Extensions are KIP-342 custom key-value pairs sent to the broker:
- Must be a map of `%{string_key => string_value}`
- Cannot use reserved name `"auth"`
- Example: `%{"traceId" => "abc", "tenant" => "prod"}`

### Token expiry behaviour

kafka_ex does **not** currently schedule a proactive
`SaslAuthenticate` re-auth (KIP-368). The `session_lifetime_ms` the
broker sends in the `SaslAuthenticate` v1+ response is parsed but
not acted on. This is NOT the same as "the connection breaks and
the client crashes" — the actual flow is:

1. **Token expires on the broker side.** The broker closes the
   connection (TCP/TLS close).
2. **kafka_ex observes the close.** The socket is in active mode,
   so `{:tcp_closed, socket}` / `{:ssl_closed, socket}` arrives at
   the `KafkaEx.Client` GenServer. The client **does not crash** —
   it handles the message by nil-ing the broker's socket in its
   state and continuing.
3. **Next request to that broker triggers reconnect.** Reconnect
   runs the full socket setup: TCP → TLS → SASL handshake → SASL
   authenticate. Your `token_provider` is **called again** and the
   fresh token is used. If `token_provider` returns a valid
   unexpired JWT, the reconnect succeeds transparently.
4. **In-flight operations.** Requests that were queued on the
   closed socket fail with `:closed`. These are classified as
   transient errors (`KafkaEx.Support.Retry.transient_error?/1`)
   and the client's retry logic replays them on the reconnected
   socket.

**Practical implications for short-lived JWTs:**

- **Preferred:** make your `token_provider` robust — always return
  a currently-valid token on each call (cache with a safety buffer
  before expiry; refetch from the auth server on miss). The
  `token_provider` is called on every reconnect, so as long as the
  function itself returns a fresh token, re-auth works.
- **Expected disruption window:** during the reconnect, the in-flight
  requests blocked on that broker see a burst of transient errors.
  Consumer groups may see brief heartbeat or commit timeouts that
  resolve on retry. Application code that calls
  `KafkaEx.API.*` synchronously may receive `{:error, :closed}` or
  `{:error, :timeout}` for one cycle.
- **Not supported today:** proactive refresh before expiry (KIP-368).
  Post-1.0 roadmap — if this is blocking, open a GitHub issue.

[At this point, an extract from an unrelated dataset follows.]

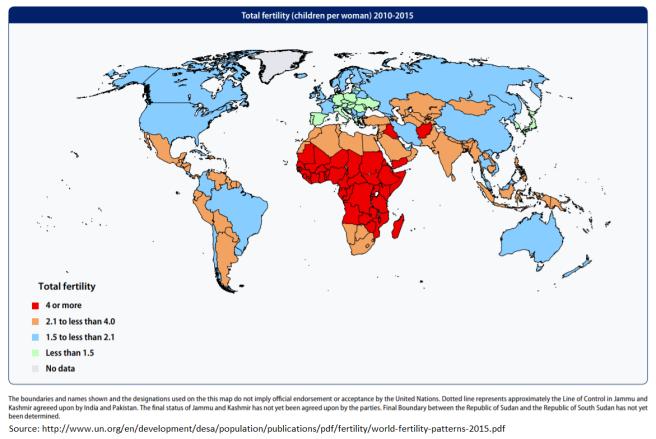 Global fertility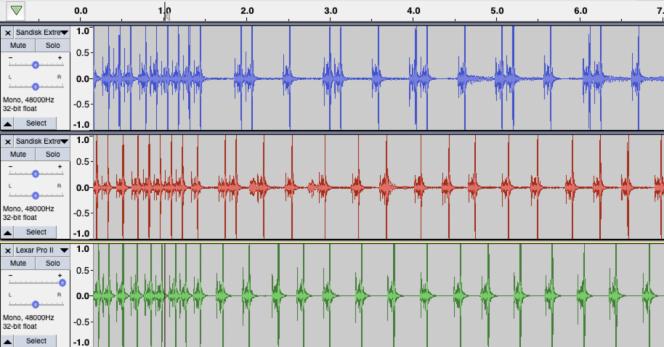 Nous avons enregistré le bruit des rafales photo avec plusieurs cartes SD. Des intervalles plus courts indiquent une meilleure performance. La SanDisk Extreme Pro (en bleu), la SanDisk Extreme (en rouge) et la Lexar Pro UHS-I (en vert) ont permis de prendre quinze photos durant les cinq secondes qui suivent le remplissage du tampon.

**What the broker sees:** your `token_provider` is called for each
new connection, so connections established before the token expiry
will be closed (by the broker) when the token lifetime elapses; new
connections will carry a fresh token. The broker's own KIP-368
`session_lifetime_ms` is effectively replaced by "re-auth whenever
we reconnect for any reason."

## Configuration Summary

### Quick Reference

| Mechanism | Username/Password | mechanism_opts | TLS Required | Min Kafka |
|-----------|-------------------|----------------|--------------|-----------|
| PLAIN | ✅ Required | None | ✅ Yes | 0.9.0+ |
| SCRAM | ✅ Required | `algo: :sha256\|:sha512` | ⚠️ Recommended | 0.10.2+ |
| OAUTHBEARER | ❌ Not used | `token_provider` (required), `extensions` (optional) | ⚠️ Recommended | 2.0+ |
| MSK_IAM | ❌ Not used | `region` (required), credential options | ✅ Yes | MSK 2.7.1+ |

### Detailed Configuration

**PLAIN**
- Simplest mechanism using plain username/password
- **CRITICAL:** Must use SSL/TLS (validation enforces this)
- Format: Binary concatenation per RFC 4616

**SCRAM-SHA-256 / SCRAM-SHA-512**
- Secure challenge-response authentication (RFC 5802/7677)
- Default algorithm: `:sha256`
- Password never sent in cleartext (PBKDF2 key derivation)
- Usernames with `=` or `,` are automatically escaped
- Server signature validated to prevent MITM attacks

**OAUTHBEARER**
- Uses OAuth 2.0 bearer tokens (typically JWT)
- Token provider must be 0-arity function
- Library does NOT cache tokens - implement caching in provider
- Called once per connection
- Supports KIP-342 extensions for custom metadata

**MSK_IAM**
- AWS IAM authentication using SigV4 signatures
- Requires port 9098 (MSK IAM listener)
- Uses OAUTHBEARER wire protocol internally
- Credential auto-discovery via `aws_credentials` library
- Session tokens supported for temporary credentials

## AWS MSK IAM (msk_iam)

AWS MSK IAM authentication for Amazon MSK clusters using IAM credentials.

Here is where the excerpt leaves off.